DESCRIPTION OF THE TASK >>
Reproduce the passage of the review of the film Caligula from "CaligulaI’ve long found" to "the film itself." without any alteration.

SOURCE TEXT >>
# # #
CaligulaI’ve long found this ambitious 1980 shocker fascinating, even though it’s a crappy movie.  CALIGULA is of course the legendary Penthouse-financed historical porno epic, a one-of-a-kind debacle with a background as outrageous as the film itself.

This insane project began life as GORE VIDAL’S CALIGULA, from a long-in-the-works script by the widely respected, historically savvy Vidal.  He unwisely put his trust in Penthouse’s sleazeball CEO Bob Guccione, who Vidal reportedly advised his cast to think of as “one of the Warner Brothers.”  That cast would come to include Malcolm McDowell in the title role of ancient Rome’s most notorious ruler, along with distinguished British icons like John Gielgud, Peter O’Toole and Helen Mirren.  The director was Italy’s famed Tinto Brass, a onetime sixties radical (with free-form experimental fare like 1968’s L’URLO/THE CRY) turned soft core maestro (with the popular 1975 Nazi-sploitation fest SALON KITTY).  Unfortunately Brass’ ideas for the film conflicted with Vidal’s; in defiance of the latter’s decree that all scenery be gritty and unshowy, Brass and art director Danilo Donati concocted incredibly lavish, monumental sets packed more often than not with dozens of copulating extras.

Vidal exited the production and had his name removed from the title.  But there were more battles on the horizon.  The budget steadily increased due to Donati’s expensive sets, and Guccione, believing CALIGULA would change movie exhibition forever, locked Brass out of the editing room and recruited his own staff to assemble the film–with specially shot hard core inserts!  The result was a choppy, discordant mess which Brass publicly disavowed (resulting in the never-before-used credit “Principal Photography By Tinto Brass—Editing By The Production”).  A bevy of lawsuits followed and Guccione ended up sinking around $10 million of his own fortune into the film (about $60m in today’s dollars).  Just how much of that money CALIGULA made back during its 1980 theatrical release is still open to debate.  An R-rated 90-minute cut was released alongside the original 156-minute version, but it did nothing to leaven anyone’s feelings toward the film.

Now, over 25 years later, CALIGULA continues to captivate many viewers, this one included.  In late 2007 Image Entertainment released a massive DVD set with tons of unused footage recovered from the Penthouse vaults, along with several newly-shot interviews with various cast and crew members.  But for me the most compelling extras are the audio commentaries by Malcolm McDowell and Helen Mirren, both of whom appear to have tried their best to forget the film ever existed.  McDowell in his commentary heavily criticizes Guccione (“a snake”) over the film’s shortcomings, but the Academy Award winning Shakespearean vet Mirren actually defends CALIGULA and its makers.  Color me astonished.
# # #
EXCERPTED RECORDS >>
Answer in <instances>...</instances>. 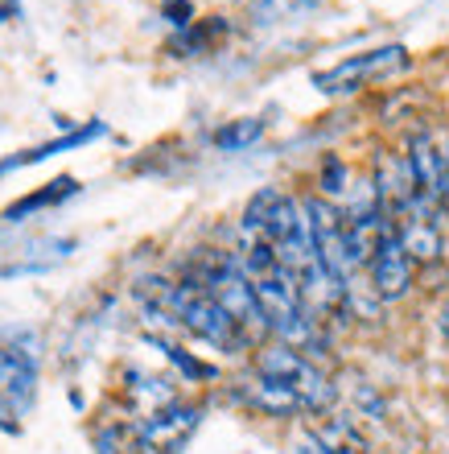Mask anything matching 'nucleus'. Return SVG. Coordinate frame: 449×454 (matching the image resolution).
<instances>
[{
  "instance_id": "1",
  "label": "nucleus",
  "mask_w": 449,
  "mask_h": 454,
  "mask_svg": "<svg viewBox=\"0 0 449 454\" xmlns=\"http://www.w3.org/2000/svg\"><path fill=\"white\" fill-rule=\"evenodd\" d=\"M153 286V298H149V310L166 323L190 331L194 339L211 343L214 351H244L248 339L239 335V326L227 318L214 298L194 281H178V286H166V281H149Z\"/></svg>"
},
{
  "instance_id": "2",
  "label": "nucleus",
  "mask_w": 449,
  "mask_h": 454,
  "mask_svg": "<svg viewBox=\"0 0 449 454\" xmlns=\"http://www.w3.org/2000/svg\"><path fill=\"white\" fill-rule=\"evenodd\" d=\"M194 286H202L206 294L214 298V306L239 326V335L252 343H260L268 339V326H264V314L256 306V294H252V281L244 277L239 261L231 252H202L198 261H194V277H190Z\"/></svg>"
},
{
  "instance_id": "10",
  "label": "nucleus",
  "mask_w": 449,
  "mask_h": 454,
  "mask_svg": "<svg viewBox=\"0 0 449 454\" xmlns=\"http://www.w3.org/2000/svg\"><path fill=\"white\" fill-rule=\"evenodd\" d=\"M248 401L256 409H264V413H272V418H281V413H301L297 396L289 393V388H281L276 380H264V376H256V380H252Z\"/></svg>"
},
{
  "instance_id": "8",
  "label": "nucleus",
  "mask_w": 449,
  "mask_h": 454,
  "mask_svg": "<svg viewBox=\"0 0 449 454\" xmlns=\"http://www.w3.org/2000/svg\"><path fill=\"white\" fill-rule=\"evenodd\" d=\"M198 421H202L198 405H166V409H157V413H149L136 430H141L144 450L182 454L186 450V442L194 438V430H198Z\"/></svg>"
},
{
  "instance_id": "12",
  "label": "nucleus",
  "mask_w": 449,
  "mask_h": 454,
  "mask_svg": "<svg viewBox=\"0 0 449 454\" xmlns=\"http://www.w3.org/2000/svg\"><path fill=\"white\" fill-rule=\"evenodd\" d=\"M260 137H264V120H231V124H223V129L214 132L211 141H214V149H223V153H239V149L256 145Z\"/></svg>"
},
{
  "instance_id": "5",
  "label": "nucleus",
  "mask_w": 449,
  "mask_h": 454,
  "mask_svg": "<svg viewBox=\"0 0 449 454\" xmlns=\"http://www.w3.org/2000/svg\"><path fill=\"white\" fill-rule=\"evenodd\" d=\"M408 67H413V54L404 46H379V50L351 54V59H343L338 67H330V71H318L314 74V87H318L321 96H351L359 87L379 83V79L400 74V71H408Z\"/></svg>"
},
{
  "instance_id": "15",
  "label": "nucleus",
  "mask_w": 449,
  "mask_h": 454,
  "mask_svg": "<svg viewBox=\"0 0 449 454\" xmlns=\"http://www.w3.org/2000/svg\"><path fill=\"white\" fill-rule=\"evenodd\" d=\"M297 454H330V450H326V446L318 442V434L306 430L301 438H297Z\"/></svg>"
},
{
  "instance_id": "9",
  "label": "nucleus",
  "mask_w": 449,
  "mask_h": 454,
  "mask_svg": "<svg viewBox=\"0 0 449 454\" xmlns=\"http://www.w3.org/2000/svg\"><path fill=\"white\" fill-rule=\"evenodd\" d=\"M95 137H104V124H99V120H95V124H87V129H79V132H71V137H58V141L42 145V149H29V153L12 157V161H4V166H0V174H9V169H17V166H29V161H46V157L62 153V149H79V145L95 141Z\"/></svg>"
},
{
  "instance_id": "14",
  "label": "nucleus",
  "mask_w": 449,
  "mask_h": 454,
  "mask_svg": "<svg viewBox=\"0 0 449 454\" xmlns=\"http://www.w3.org/2000/svg\"><path fill=\"white\" fill-rule=\"evenodd\" d=\"M321 191L326 194H343L346 191V166L338 157H330L326 166H321Z\"/></svg>"
},
{
  "instance_id": "6",
  "label": "nucleus",
  "mask_w": 449,
  "mask_h": 454,
  "mask_svg": "<svg viewBox=\"0 0 449 454\" xmlns=\"http://www.w3.org/2000/svg\"><path fill=\"white\" fill-rule=\"evenodd\" d=\"M37 401V356L29 347L4 343L0 347V421L17 426L12 418H25Z\"/></svg>"
},
{
  "instance_id": "11",
  "label": "nucleus",
  "mask_w": 449,
  "mask_h": 454,
  "mask_svg": "<svg viewBox=\"0 0 449 454\" xmlns=\"http://www.w3.org/2000/svg\"><path fill=\"white\" fill-rule=\"evenodd\" d=\"M95 450L99 454H144L141 430L128 426V421H112V426H104V430L95 434Z\"/></svg>"
},
{
  "instance_id": "3",
  "label": "nucleus",
  "mask_w": 449,
  "mask_h": 454,
  "mask_svg": "<svg viewBox=\"0 0 449 454\" xmlns=\"http://www.w3.org/2000/svg\"><path fill=\"white\" fill-rule=\"evenodd\" d=\"M301 207H306L309 236H314V252H318L326 277H330L343 294H351V289H355L359 269H363V256H359L355 239H351V227H346V219H343V207H334L330 199H321V194L301 199Z\"/></svg>"
},
{
  "instance_id": "13",
  "label": "nucleus",
  "mask_w": 449,
  "mask_h": 454,
  "mask_svg": "<svg viewBox=\"0 0 449 454\" xmlns=\"http://www.w3.org/2000/svg\"><path fill=\"white\" fill-rule=\"evenodd\" d=\"M74 191H79V182H74V178H58V182H50V191L21 199L17 207H9V215H4V219H12V223H17V219L29 215V211H42V207H54V203H62V199H71Z\"/></svg>"
},
{
  "instance_id": "7",
  "label": "nucleus",
  "mask_w": 449,
  "mask_h": 454,
  "mask_svg": "<svg viewBox=\"0 0 449 454\" xmlns=\"http://www.w3.org/2000/svg\"><path fill=\"white\" fill-rule=\"evenodd\" d=\"M363 269L371 273V294H375L379 301H400L404 294L413 289V277H416V264L408 261V252L400 248L391 223L383 227V236H379V244L371 248Z\"/></svg>"
},
{
  "instance_id": "4",
  "label": "nucleus",
  "mask_w": 449,
  "mask_h": 454,
  "mask_svg": "<svg viewBox=\"0 0 449 454\" xmlns=\"http://www.w3.org/2000/svg\"><path fill=\"white\" fill-rule=\"evenodd\" d=\"M256 376L289 388V393L297 396L301 413H326V409L334 405V396H338L330 376H326L314 359L293 351V347H284V343H272V347L256 351Z\"/></svg>"
}]
</instances>
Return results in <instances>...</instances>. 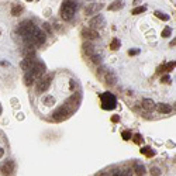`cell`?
<instances>
[{"label": "cell", "mask_w": 176, "mask_h": 176, "mask_svg": "<svg viewBox=\"0 0 176 176\" xmlns=\"http://www.w3.org/2000/svg\"><path fill=\"white\" fill-rule=\"evenodd\" d=\"M37 30H38V28L35 27V24H34L31 20H24V21H21V23H20V25H19V34L27 42L33 38V35L35 34V31H37Z\"/></svg>", "instance_id": "1"}, {"label": "cell", "mask_w": 176, "mask_h": 176, "mask_svg": "<svg viewBox=\"0 0 176 176\" xmlns=\"http://www.w3.org/2000/svg\"><path fill=\"white\" fill-rule=\"evenodd\" d=\"M100 102H102L103 110H114L117 107V99L116 96L110 92H104L100 94Z\"/></svg>", "instance_id": "2"}, {"label": "cell", "mask_w": 176, "mask_h": 176, "mask_svg": "<svg viewBox=\"0 0 176 176\" xmlns=\"http://www.w3.org/2000/svg\"><path fill=\"white\" fill-rule=\"evenodd\" d=\"M78 9V3L76 1H62V6H61V17L64 20H70L72 16L75 14Z\"/></svg>", "instance_id": "3"}, {"label": "cell", "mask_w": 176, "mask_h": 176, "mask_svg": "<svg viewBox=\"0 0 176 176\" xmlns=\"http://www.w3.org/2000/svg\"><path fill=\"white\" fill-rule=\"evenodd\" d=\"M52 79H54V73H48V75H45V76H42V78L38 80L37 88H35L38 94H41V93L46 92V90L49 89V86H51V83H52Z\"/></svg>", "instance_id": "4"}, {"label": "cell", "mask_w": 176, "mask_h": 176, "mask_svg": "<svg viewBox=\"0 0 176 176\" xmlns=\"http://www.w3.org/2000/svg\"><path fill=\"white\" fill-rule=\"evenodd\" d=\"M72 113H73L72 109H69L68 106H62V107H59L58 110H55L52 113V118H54V120H58V121L64 120V118H68Z\"/></svg>", "instance_id": "5"}, {"label": "cell", "mask_w": 176, "mask_h": 176, "mask_svg": "<svg viewBox=\"0 0 176 176\" xmlns=\"http://www.w3.org/2000/svg\"><path fill=\"white\" fill-rule=\"evenodd\" d=\"M45 41H46V34L44 33V30H40V28H38L37 31H35V34L33 35V38L28 41V45L40 46V45H42Z\"/></svg>", "instance_id": "6"}, {"label": "cell", "mask_w": 176, "mask_h": 176, "mask_svg": "<svg viewBox=\"0 0 176 176\" xmlns=\"http://www.w3.org/2000/svg\"><path fill=\"white\" fill-rule=\"evenodd\" d=\"M45 70H46L45 64H44L42 61H37V62H35V66H34V69L31 70V73H33L34 78L41 79L42 76H44V73H45Z\"/></svg>", "instance_id": "7"}, {"label": "cell", "mask_w": 176, "mask_h": 176, "mask_svg": "<svg viewBox=\"0 0 176 176\" xmlns=\"http://www.w3.org/2000/svg\"><path fill=\"white\" fill-rule=\"evenodd\" d=\"M89 24H90V28H93V30L97 31V28H103L106 25V21H104V17H103V16L97 14V16H94V17L90 20Z\"/></svg>", "instance_id": "8"}, {"label": "cell", "mask_w": 176, "mask_h": 176, "mask_svg": "<svg viewBox=\"0 0 176 176\" xmlns=\"http://www.w3.org/2000/svg\"><path fill=\"white\" fill-rule=\"evenodd\" d=\"M82 37L86 38V40H90V41H94V40L100 38V34L93 28H83L82 30Z\"/></svg>", "instance_id": "9"}, {"label": "cell", "mask_w": 176, "mask_h": 176, "mask_svg": "<svg viewBox=\"0 0 176 176\" xmlns=\"http://www.w3.org/2000/svg\"><path fill=\"white\" fill-rule=\"evenodd\" d=\"M35 62H37V61L34 59V58H24V59L21 61V69L25 70V73L31 72V70L34 69V66H35Z\"/></svg>", "instance_id": "10"}, {"label": "cell", "mask_w": 176, "mask_h": 176, "mask_svg": "<svg viewBox=\"0 0 176 176\" xmlns=\"http://www.w3.org/2000/svg\"><path fill=\"white\" fill-rule=\"evenodd\" d=\"M14 168H16V165H14L13 161H6V162H3V165L0 166V172L4 176H9L13 173Z\"/></svg>", "instance_id": "11"}, {"label": "cell", "mask_w": 176, "mask_h": 176, "mask_svg": "<svg viewBox=\"0 0 176 176\" xmlns=\"http://www.w3.org/2000/svg\"><path fill=\"white\" fill-rule=\"evenodd\" d=\"M100 9H103V3H90L88 7H85V14L90 16V14L97 13Z\"/></svg>", "instance_id": "12"}, {"label": "cell", "mask_w": 176, "mask_h": 176, "mask_svg": "<svg viewBox=\"0 0 176 176\" xmlns=\"http://www.w3.org/2000/svg\"><path fill=\"white\" fill-rule=\"evenodd\" d=\"M141 104H142L144 110H147V111H151V110H154V107H157V104L154 103L152 99H142Z\"/></svg>", "instance_id": "13"}, {"label": "cell", "mask_w": 176, "mask_h": 176, "mask_svg": "<svg viewBox=\"0 0 176 176\" xmlns=\"http://www.w3.org/2000/svg\"><path fill=\"white\" fill-rule=\"evenodd\" d=\"M104 80H106L107 85H116L117 83V75L114 72L109 70L106 75H104Z\"/></svg>", "instance_id": "14"}, {"label": "cell", "mask_w": 176, "mask_h": 176, "mask_svg": "<svg viewBox=\"0 0 176 176\" xmlns=\"http://www.w3.org/2000/svg\"><path fill=\"white\" fill-rule=\"evenodd\" d=\"M155 109H157L159 113H162V114H168V113L172 111V106H169L168 103H159V104H157Z\"/></svg>", "instance_id": "15"}, {"label": "cell", "mask_w": 176, "mask_h": 176, "mask_svg": "<svg viewBox=\"0 0 176 176\" xmlns=\"http://www.w3.org/2000/svg\"><path fill=\"white\" fill-rule=\"evenodd\" d=\"M83 49H85V52H86V55L90 58L92 55H94L96 54V48H94V45H92V44H89V42H85L83 44Z\"/></svg>", "instance_id": "16"}, {"label": "cell", "mask_w": 176, "mask_h": 176, "mask_svg": "<svg viewBox=\"0 0 176 176\" xmlns=\"http://www.w3.org/2000/svg\"><path fill=\"white\" fill-rule=\"evenodd\" d=\"M134 173L137 176H144V173H145V168H144V165H141V163H135L134 165Z\"/></svg>", "instance_id": "17"}, {"label": "cell", "mask_w": 176, "mask_h": 176, "mask_svg": "<svg viewBox=\"0 0 176 176\" xmlns=\"http://www.w3.org/2000/svg\"><path fill=\"white\" fill-rule=\"evenodd\" d=\"M23 4H20V3H17V4H14L13 7H11V16H19L21 11H23Z\"/></svg>", "instance_id": "18"}, {"label": "cell", "mask_w": 176, "mask_h": 176, "mask_svg": "<svg viewBox=\"0 0 176 176\" xmlns=\"http://www.w3.org/2000/svg\"><path fill=\"white\" fill-rule=\"evenodd\" d=\"M34 76H33V73L31 72H28V73H25L24 75V83L27 85V86H31V85L34 83Z\"/></svg>", "instance_id": "19"}, {"label": "cell", "mask_w": 176, "mask_h": 176, "mask_svg": "<svg viewBox=\"0 0 176 176\" xmlns=\"http://www.w3.org/2000/svg\"><path fill=\"white\" fill-rule=\"evenodd\" d=\"M120 45H121L120 40H118V38H113L110 42V49L111 51H117V49L120 48Z\"/></svg>", "instance_id": "20"}, {"label": "cell", "mask_w": 176, "mask_h": 176, "mask_svg": "<svg viewBox=\"0 0 176 176\" xmlns=\"http://www.w3.org/2000/svg\"><path fill=\"white\" fill-rule=\"evenodd\" d=\"M123 6H124L123 1H114V3H111V4L109 6V10H111V11H114V10H120V9H123Z\"/></svg>", "instance_id": "21"}, {"label": "cell", "mask_w": 176, "mask_h": 176, "mask_svg": "<svg viewBox=\"0 0 176 176\" xmlns=\"http://www.w3.org/2000/svg\"><path fill=\"white\" fill-rule=\"evenodd\" d=\"M141 154H144L145 157L151 158V157H154V155H155V151H152L149 147H144V148H141Z\"/></svg>", "instance_id": "22"}, {"label": "cell", "mask_w": 176, "mask_h": 176, "mask_svg": "<svg viewBox=\"0 0 176 176\" xmlns=\"http://www.w3.org/2000/svg\"><path fill=\"white\" fill-rule=\"evenodd\" d=\"M154 14H155L159 20H163V21H168V20H169V16H168V14H165V13H162V11H159V10H157Z\"/></svg>", "instance_id": "23"}, {"label": "cell", "mask_w": 176, "mask_h": 176, "mask_svg": "<svg viewBox=\"0 0 176 176\" xmlns=\"http://www.w3.org/2000/svg\"><path fill=\"white\" fill-rule=\"evenodd\" d=\"M90 59H92L93 64H96V65H102V55H97V54H94V55L90 56Z\"/></svg>", "instance_id": "24"}, {"label": "cell", "mask_w": 176, "mask_h": 176, "mask_svg": "<svg viewBox=\"0 0 176 176\" xmlns=\"http://www.w3.org/2000/svg\"><path fill=\"white\" fill-rule=\"evenodd\" d=\"M173 68H176V61H172V62L166 64V65H165V72H166V75L169 73V72H172Z\"/></svg>", "instance_id": "25"}, {"label": "cell", "mask_w": 176, "mask_h": 176, "mask_svg": "<svg viewBox=\"0 0 176 176\" xmlns=\"http://www.w3.org/2000/svg\"><path fill=\"white\" fill-rule=\"evenodd\" d=\"M171 34H172V28L171 27H165V28H163V31H162V37L163 38H169V37H171Z\"/></svg>", "instance_id": "26"}, {"label": "cell", "mask_w": 176, "mask_h": 176, "mask_svg": "<svg viewBox=\"0 0 176 176\" xmlns=\"http://www.w3.org/2000/svg\"><path fill=\"white\" fill-rule=\"evenodd\" d=\"M42 103H44V106H51L54 103V99H52V96H46V97H44Z\"/></svg>", "instance_id": "27"}, {"label": "cell", "mask_w": 176, "mask_h": 176, "mask_svg": "<svg viewBox=\"0 0 176 176\" xmlns=\"http://www.w3.org/2000/svg\"><path fill=\"white\" fill-rule=\"evenodd\" d=\"M145 10H147L145 6H139V7H135V9L133 10V14H141V13H144Z\"/></svg>", "instance_id": "28"}, {"label": "cell", "mask_w": 176, "mask_h": 176, "mask_svg": "<svg viewBox=\"0 0 176 176\" xmlns=\"http://www.w3.org/2000/svg\"><path fill=\"white\" fill-rule=\"evenodd\" d=\"M172 82V79L169 75H163L162 78H161V83H165V85H169Z\"/></svg>", "instance_id": "29"}, {"label": "cell", "mask_w": 176, "mask_h": 176, "mask_svg": "<svg viewBox=\"0 0 176 176\" xmlns=\"http://www.w3.org/2000/svg\"><path fill=\"white\" fill-rule=\"evenodd\" d=\"M133 138H134L133 141H134L135 144H138V145H139V144H142V141H144V138H142V135H141V134H135Z\"/></svg>", "instance_id": "30"}, {"label": "cell", "mask_w": 176, "mask_h": 176, "mask_svg": "<svg viewBox=\"0 0 176 176\" xmlns=\"http://www.w3.org/2000/svg\"><path fill=\"white\" fill-rule=\"evenodd\" d=\"M121 137H123V139H125V141H128V139H131V131L125 130L121 133Z\"/></svg>", "instance_id": "31"}, {"label": "cell", "mask_w": 176, "mask_h": 176, "mask_svg": "<svg viewBox=\"0 0 176 176\" xmlns=\"http://www.w3.org/2000/svg\"><path fill=\"white\" fill-rule=\"evenodd\" d=\"M149 172H151V175H152V176H159V175H161V169H159V168H157V166H152Z\"/></svg>", "instance_id": "32"}, {"label": "cell", "mask_w": 176, "mask_h": 176, "mask_svg": "<svg viewBox=\"0 0 176 176\" xmlns=\"http://www.w3.org/2000/svg\"><path fill=\"white\" fill-rule=\"evenodd\" d=\"M42 27H44V33H52V28H51V25H49V24L48 23H44L42 24Z\"/></svg>", "instance_id": "33"}, {"label": "cell", "mask_w": 176, "mask_h": 176, "mask_svg": "<svg viewBox=\"0 0 176 176\" xmlns=\"http://www.w3.org/2000/svg\"><path fill=\"white\" fill-rule=\"evenodd\" d=\"M138 54H139V49H138V48H134V49H130V51H128V55H130V56L138 55Z\"/></svg>", "instance_id": "34"}, {"label": "cell", "mask_w": 176, "mask_h": 176, "mask_svg": "<svg viewBox=\"0 0 176 176\" xmlns=\"http://www.w3.org/2000/svg\"><path fill=\"white\" fill-rule=\"evenodd\" d=\"M162 72H165V64L161 66H158V69H157V73H162Z\"/></svg>", "instance_id": "35"}, {"label": "cell", "mask_w": 176, "mask_h": 176, "mask_svg": "<svg viewBox=\"0 0 176 176\" xmlns=\"http://www.w3.org/2000/svg\"><path fill=\"white\" fill-rule=\"evenodd\" d=\"M113 176H123V171H120V169H116V171L113 172Z\"/></svg>", "instance_id": "36"}, {"label": "cell", "mask_w": 176, "mask_h": 176, "mask_svg": "<svg viewBox=\"0 0 176 176\" xmlns=\"http://www.w3.org/2000/svg\"><path fill=\"white\" fill-rule=\"evenodd\" d=\"M111 121H113V123H118V121H120V116L114 114V116L111 117Z\"/></svg>", "instance_id": "37"}, {"label": "cell", "mask_w": 176, "mask_h": 176, "mask_svg": "<svg viewBox=\"0 0 176 176\" xmlns=\"http://www.w3.org/2000/svg\"><path fill=\"white\" fill-rule=\"evenodd\" d=\"M133 173H131L130 169H125V171H123V176H131Z\"/></svg>", "instance_id": "38"}, {"label": "cell", "mask_w": 176, "mask_h": 176, "mask_svg": "<svg viewBox=\"0 0 176 176\" xmlns=\"http://www.w3.org/2000/svg\"><path fill=\"white\" fill-rule=\"evenodd\" d=\"M169 45H171V46H175V45H176V40H172V41H171V44H169Z\"/></svg>", "instance_id": "39"}, {"label": "cell", "mask_w": 176, "mask_h": 176, "mask_svg": "<svg viewBox=\"0 0 176 176\" xmlns=\"http://www.w3.org/2000/svg\"><path fill=\"white\" fill-rule=\"evenodd\" d=\"M0 65H1V66H6V65H9V64H7V62H4V61H1V62H0Z\"/></svg>", "instance_id": "40"}, {"label": "cell", "mask_w": 176, "mask_h": 176, "mask_svg": "<svg viewBox=\"0 0 176 176\" xmlns=\"http://www.w3.org/2000/svg\"><path fill=\"white\" fill-rule=\"evenodd\" d=\"M99 176H109V173H106V172H100V175Z\"/></svg>", "instance_id": "41"}, {"label": "cell", "mask_w": 176, "mask_h": 176, "mask_svg": "<svg viewBox=\"0 0 176 176\" xmlns=\"http://www.w3.org/2000/svg\"><path fill=\"white\" fill-rule=\"evenodd\" d=\"M3 154H4V151H3V149L0 148V157H3Z\"/></svg>", "instance_id": "42"}, {"label": "cell", "mask_w": 176, "mask_h": 176, "mask_svg": "<svg viewBox=\"0 0 176 176\" xmlns=\"http://www.w3.org/2000/svg\"><path fill=\"white\" fill-rule=\"evenodd\" d=\"M175 109H176V103H175Z\"/></svg>", "instance_id": "43"}]
</instances>
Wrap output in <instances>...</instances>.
# # #
SOLUTION FOR THIS PROBLEM >>
CaligulaI’ve long found this ambitious 1980 shocker fascinating, even though it’s a crappy movie.  CALIGULA is of course the legendary Penthouse-financed historical porno epic, a one-of-a-kind debacle with a background as outrageous as the film itself.